We’ve looked at the deterrents to discipleship, relationships, and relational servant-leaders that ultimately detract or dilute the building of His Church and advancing of His Kingdom.

Oswald Chambers states it as follows, “The main characteristic of young modern life today is an intense craving to be interested (entertained). Literature, amusements, all indicate this tendency, and in religion the Church is apt to pander to the demand to be interested; consequently men won’t face the rugged facts of the Gospel because when the Holy Spirit comes in He challenges a man’s will, demands a reconstruction of his whole life, and produces a change of mind which will work havoc in his former complacency.” (Parentheses added)

Where are we in the church today as we pander to attract folks without pointing them to the high calling of the Gospel—to be Christ’s disciple and to call and help others do the same, to die to self so we can truly live for Him? (Romans 12:1-3)

May we not get so caught up in ourselves and how successful we look to the world but know who we are in Christ and simply point people to Him. We can trust Him with the outcomes, as we are faithful.

Returning to our foundational text in 1 Timothy 3:4-5, consider these questions (and answers) that I ask whenever I share this message and how they spotlight God’s teaching on true love and relational servant-leadership according to His Word, design and commands:

  1. Do you desire to lead in God’s Kingdom? Most will say, “Yes!”
  2. From where will God draw and designate His Kingdom leaders? Some will answer, “From His Church.”
  3. From where does His Word say the leaders in His Church are to come? A few will offer, “The marriage and family, the home?” more as a question than and answer.
  4. Are you preparing yourself to be a leader in His Church, according to His Word, in your marriage and family? This is the key answer as to whether we are to be Church and Kingdom leaders for His Glory!

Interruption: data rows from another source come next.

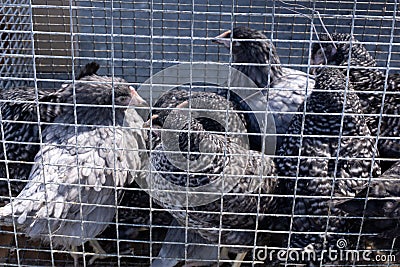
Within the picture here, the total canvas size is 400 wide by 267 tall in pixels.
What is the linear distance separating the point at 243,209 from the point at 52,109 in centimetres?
97

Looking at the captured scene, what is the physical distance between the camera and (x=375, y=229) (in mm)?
1942

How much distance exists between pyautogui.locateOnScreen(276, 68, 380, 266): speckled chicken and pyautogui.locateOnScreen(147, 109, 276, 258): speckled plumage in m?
0.13

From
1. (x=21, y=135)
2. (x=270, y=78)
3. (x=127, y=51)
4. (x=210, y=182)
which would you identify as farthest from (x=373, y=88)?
(x=21, y=135)

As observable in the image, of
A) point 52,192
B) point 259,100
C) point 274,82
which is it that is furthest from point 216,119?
point 52,192

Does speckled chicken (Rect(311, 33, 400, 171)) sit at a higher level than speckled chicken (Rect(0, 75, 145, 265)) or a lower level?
higher

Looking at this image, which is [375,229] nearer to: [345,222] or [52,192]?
[345,222]

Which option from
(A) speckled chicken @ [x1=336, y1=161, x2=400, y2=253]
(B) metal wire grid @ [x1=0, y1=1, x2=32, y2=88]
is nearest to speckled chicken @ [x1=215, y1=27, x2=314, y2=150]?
(A) speckled chicken @ [x1=336, y1=161, x2=400, y2=253]

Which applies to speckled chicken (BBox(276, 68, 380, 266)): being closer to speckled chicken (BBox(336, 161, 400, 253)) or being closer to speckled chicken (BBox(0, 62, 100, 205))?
speckled chicken (BBox(336, 161, 400, 253))

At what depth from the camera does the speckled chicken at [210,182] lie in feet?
6.82

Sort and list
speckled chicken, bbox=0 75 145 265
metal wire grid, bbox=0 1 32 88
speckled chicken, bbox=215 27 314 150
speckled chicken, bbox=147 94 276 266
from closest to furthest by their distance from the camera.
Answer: speckled chicken, bbox=0 75 145 265 < speckled chicken, bbox=147 94 276 266 < speckled chicken, bbox=215 27 314 150 < metal wire grid, bbox=0 1 32 88

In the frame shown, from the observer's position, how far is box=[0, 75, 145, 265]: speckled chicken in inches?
77.8

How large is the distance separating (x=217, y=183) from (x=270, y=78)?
2.71 feet

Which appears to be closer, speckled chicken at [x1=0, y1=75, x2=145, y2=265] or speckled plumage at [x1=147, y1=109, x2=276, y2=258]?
speckled chicken at [x1=0, y1=75, x2=145, y2=265]

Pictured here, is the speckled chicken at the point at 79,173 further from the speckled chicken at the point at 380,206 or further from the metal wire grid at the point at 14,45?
the speckled chicken at the point at 380,206
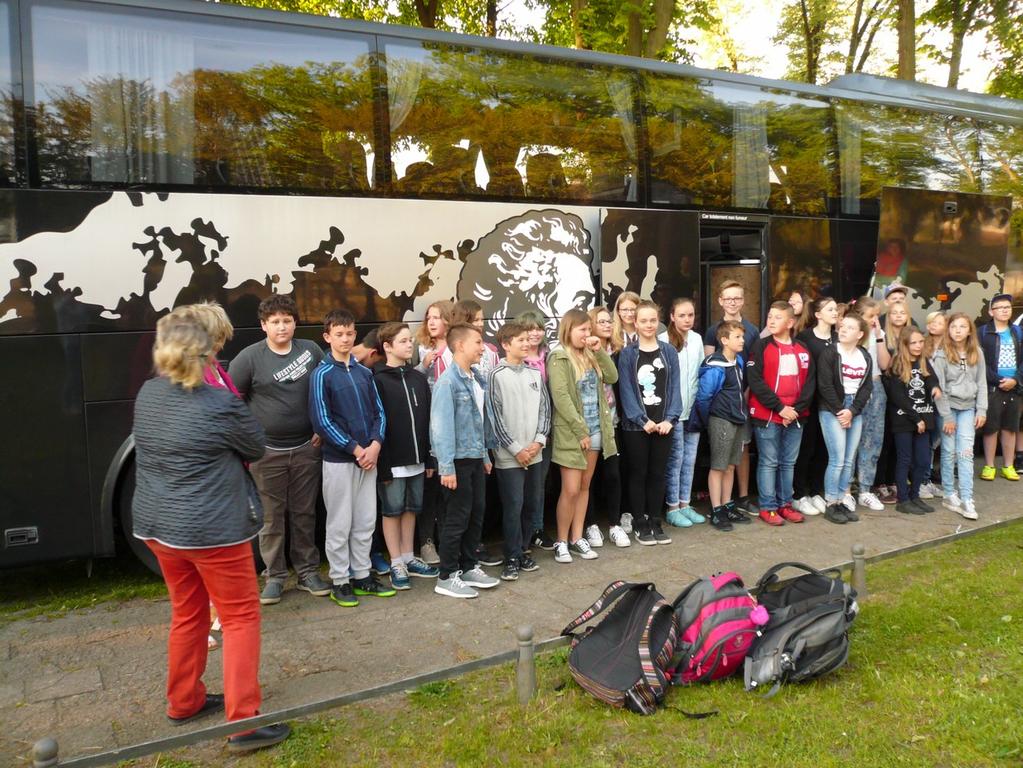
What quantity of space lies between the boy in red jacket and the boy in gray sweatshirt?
7.97ft

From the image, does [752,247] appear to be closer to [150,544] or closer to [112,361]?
[112,361]

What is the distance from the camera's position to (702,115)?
8.19 metres

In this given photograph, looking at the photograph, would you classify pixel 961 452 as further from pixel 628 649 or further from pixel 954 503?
pixel 628 649

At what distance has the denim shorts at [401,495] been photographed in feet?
19.9

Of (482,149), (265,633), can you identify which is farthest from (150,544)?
(482,149)

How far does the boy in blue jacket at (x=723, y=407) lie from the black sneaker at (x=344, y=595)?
346 centimetres

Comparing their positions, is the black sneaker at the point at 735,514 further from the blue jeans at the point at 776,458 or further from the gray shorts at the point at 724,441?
the gray shorts at the point at 724,441

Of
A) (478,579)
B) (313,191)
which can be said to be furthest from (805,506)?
(313,191)

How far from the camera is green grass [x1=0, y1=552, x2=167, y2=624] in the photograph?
5887 mm

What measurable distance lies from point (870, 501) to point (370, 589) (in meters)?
5.15

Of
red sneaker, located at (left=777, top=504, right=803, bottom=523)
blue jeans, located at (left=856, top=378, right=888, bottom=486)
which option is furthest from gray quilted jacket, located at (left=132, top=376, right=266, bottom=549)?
blue jeans, located at (left=856, top=378, right=888, bottom=486)

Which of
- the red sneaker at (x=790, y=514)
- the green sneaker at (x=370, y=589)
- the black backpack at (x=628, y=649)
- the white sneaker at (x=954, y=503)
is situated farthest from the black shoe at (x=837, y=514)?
the green sneaker at (x=370, y=589)

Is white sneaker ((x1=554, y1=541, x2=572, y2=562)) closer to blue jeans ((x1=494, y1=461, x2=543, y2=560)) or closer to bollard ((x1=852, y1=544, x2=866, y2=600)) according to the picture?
blue jeans ((x1=494, y1=461, x2=543, y2=560))

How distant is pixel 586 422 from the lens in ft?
22.0
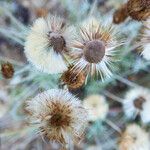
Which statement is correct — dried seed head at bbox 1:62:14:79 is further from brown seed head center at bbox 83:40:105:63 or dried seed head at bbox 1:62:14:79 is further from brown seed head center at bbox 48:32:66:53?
brown seed head center at bbox 83:40:105:63

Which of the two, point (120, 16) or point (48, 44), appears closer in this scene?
point (48, 44)

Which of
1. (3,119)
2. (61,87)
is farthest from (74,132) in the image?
(3,119)

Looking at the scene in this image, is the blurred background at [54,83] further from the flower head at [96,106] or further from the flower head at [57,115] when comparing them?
the flower head at [57,115]

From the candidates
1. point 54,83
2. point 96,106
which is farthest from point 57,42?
point 96,106

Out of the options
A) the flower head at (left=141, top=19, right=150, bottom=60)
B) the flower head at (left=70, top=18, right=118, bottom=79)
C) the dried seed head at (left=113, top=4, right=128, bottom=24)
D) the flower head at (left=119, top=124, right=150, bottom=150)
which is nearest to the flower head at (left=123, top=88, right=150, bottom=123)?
the flower head at (left=119, top=124, right=150, bottom=150)

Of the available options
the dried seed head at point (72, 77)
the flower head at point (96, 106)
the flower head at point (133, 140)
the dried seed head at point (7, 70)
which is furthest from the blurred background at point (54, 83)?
the dried seed head at point (72, 77)

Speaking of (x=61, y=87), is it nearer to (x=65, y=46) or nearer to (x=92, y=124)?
(x=65, y=46)

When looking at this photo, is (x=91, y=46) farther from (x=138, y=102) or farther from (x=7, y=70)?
(x=138, y=102)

Again in 1 Timothy 3:4-5, The Holy Spirit, through Paul, poses the poignant question, “How can you lead my family if you can’t or aren’t servant-leading yours?”

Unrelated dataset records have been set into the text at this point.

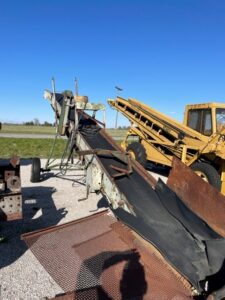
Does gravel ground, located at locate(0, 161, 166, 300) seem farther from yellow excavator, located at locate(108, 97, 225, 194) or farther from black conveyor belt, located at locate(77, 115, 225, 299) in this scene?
yellow excavator, located at locate(108, 97, 225, 194)

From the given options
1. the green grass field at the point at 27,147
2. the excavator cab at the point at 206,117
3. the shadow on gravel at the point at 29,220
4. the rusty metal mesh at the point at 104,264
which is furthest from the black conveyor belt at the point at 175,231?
the green grass field at the point at 27,147

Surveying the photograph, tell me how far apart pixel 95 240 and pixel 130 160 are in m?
1.88

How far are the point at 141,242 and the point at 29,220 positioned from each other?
10.2ft

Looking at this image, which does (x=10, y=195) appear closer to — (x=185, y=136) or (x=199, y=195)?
(x=199, y=195)

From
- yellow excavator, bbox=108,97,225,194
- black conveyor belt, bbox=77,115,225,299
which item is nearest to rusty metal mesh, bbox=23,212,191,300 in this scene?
black conveyor belt, bbox=77,115,225,299

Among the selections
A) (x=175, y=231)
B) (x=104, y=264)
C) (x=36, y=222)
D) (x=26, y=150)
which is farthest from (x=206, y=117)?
(x=26, y=150)

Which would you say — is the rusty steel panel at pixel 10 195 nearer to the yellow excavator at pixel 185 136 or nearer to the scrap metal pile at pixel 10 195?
the scrap metal pile at pixel 10 195

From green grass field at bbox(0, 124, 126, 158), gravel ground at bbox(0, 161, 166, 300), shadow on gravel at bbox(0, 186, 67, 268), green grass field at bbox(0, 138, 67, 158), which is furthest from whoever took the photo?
green grass field at bbox(0, 124, 126, 158)

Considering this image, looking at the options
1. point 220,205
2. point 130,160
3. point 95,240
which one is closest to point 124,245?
point 95,240

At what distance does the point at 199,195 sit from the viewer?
4.07 m

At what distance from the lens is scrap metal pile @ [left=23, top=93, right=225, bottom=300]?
288 centimetres

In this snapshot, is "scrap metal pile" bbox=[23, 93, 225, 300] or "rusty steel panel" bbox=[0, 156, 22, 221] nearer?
"scrap metal pile" bbox=[23, 93, 225, 300]

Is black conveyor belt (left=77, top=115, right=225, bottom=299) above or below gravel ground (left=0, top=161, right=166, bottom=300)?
above

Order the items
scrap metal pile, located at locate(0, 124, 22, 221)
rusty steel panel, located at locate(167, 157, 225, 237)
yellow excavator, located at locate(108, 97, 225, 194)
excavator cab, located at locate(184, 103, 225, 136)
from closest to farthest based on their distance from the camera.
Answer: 1. rusty steel panel, located at locate(167, 157, 225, 237)
2. scrap metal pile, located at locate(0, 124, 22, 221)
3. yellow excavator, located at locate(108, 97, 225, 194)
4. excavator cab, located at locate(184, 103, 225, 136)
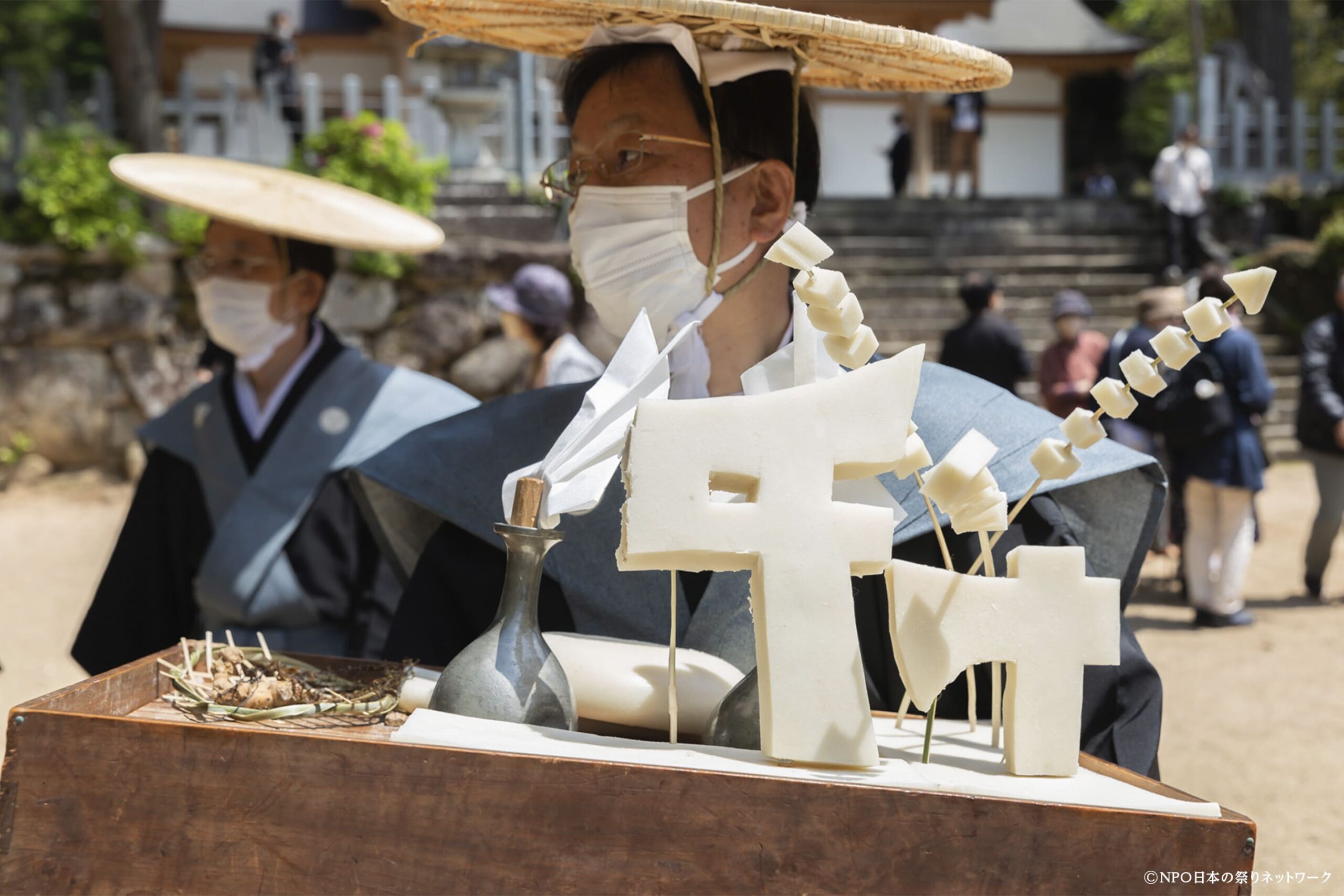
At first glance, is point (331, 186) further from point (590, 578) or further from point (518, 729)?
point (518, 729)

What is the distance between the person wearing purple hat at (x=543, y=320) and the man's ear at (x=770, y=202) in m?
3.31

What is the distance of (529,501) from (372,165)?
30.9 ft

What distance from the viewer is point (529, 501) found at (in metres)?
1.37

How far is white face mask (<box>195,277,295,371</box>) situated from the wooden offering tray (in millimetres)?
2294

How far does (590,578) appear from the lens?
6.22 ft

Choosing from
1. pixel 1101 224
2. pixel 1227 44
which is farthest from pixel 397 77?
Answer: pixel 1227 44

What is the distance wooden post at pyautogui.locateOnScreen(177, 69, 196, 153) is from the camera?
11820 mm

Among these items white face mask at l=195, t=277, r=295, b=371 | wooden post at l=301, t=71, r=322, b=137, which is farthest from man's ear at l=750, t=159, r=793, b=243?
wooden post at l=301, t=71, r=322, b=137

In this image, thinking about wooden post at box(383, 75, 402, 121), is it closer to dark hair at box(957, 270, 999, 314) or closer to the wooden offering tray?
dark hair at box(957, 270, 999, 314)

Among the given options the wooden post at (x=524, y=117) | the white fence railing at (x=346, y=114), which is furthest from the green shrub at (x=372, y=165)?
the wooden post at (x=524, y=117)

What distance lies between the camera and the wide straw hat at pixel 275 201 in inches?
130

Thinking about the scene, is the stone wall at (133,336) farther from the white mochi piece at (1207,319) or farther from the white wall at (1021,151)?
the white wall at (1021,151)

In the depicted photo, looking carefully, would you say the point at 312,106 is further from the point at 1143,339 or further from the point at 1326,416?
the point at 1326,416

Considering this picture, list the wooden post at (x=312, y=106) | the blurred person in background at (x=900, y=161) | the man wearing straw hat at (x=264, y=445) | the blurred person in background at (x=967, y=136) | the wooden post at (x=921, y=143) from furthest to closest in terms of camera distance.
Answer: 1. the wooden post at (x=921, y=143)
2. the blurred person in background at (x=900, y=161)
3. the blurred person in background at (x=967, y=136)
4. the wooden post at (x=312, y=106)
5. the man wearing straw hat at (x=264, y=445)
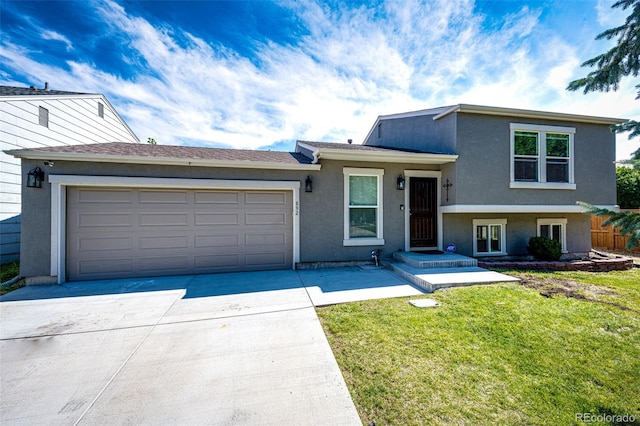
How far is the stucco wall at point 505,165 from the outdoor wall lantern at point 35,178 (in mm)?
9656

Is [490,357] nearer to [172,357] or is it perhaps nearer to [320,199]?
[172,357]

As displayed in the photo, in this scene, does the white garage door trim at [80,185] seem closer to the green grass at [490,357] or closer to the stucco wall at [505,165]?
the green grass at [490,357]

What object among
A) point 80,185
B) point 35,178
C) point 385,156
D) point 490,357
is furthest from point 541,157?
point 35,178

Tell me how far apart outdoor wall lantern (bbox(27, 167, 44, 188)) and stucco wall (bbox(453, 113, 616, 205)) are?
380 inches

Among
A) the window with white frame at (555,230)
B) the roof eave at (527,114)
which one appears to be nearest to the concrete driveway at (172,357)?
the roof eave at (527,114)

Love and Lordship…Food for Thought – We must be careful in identifying and selecting relational servant-leaders in Christ’s Church. They will only take us as far as they’ve gone. Too many today have gone far in leading the world but not their family and yet we call them to lead our churches in contradiction to God’s Word. 

Love and Lordship…Action Item(s)

  1. Read the Scriptures in this article. Ask The Spirit to show if you where your priorities are with regard to family, church and work.
  2. Take a personal inventory to see how the issues discussed in this post have impacted you.
  3. What will you continue to do or change to prepare to be a leader in Christ’s Church. 
  4. Give some thought to those 4 questions that close this post.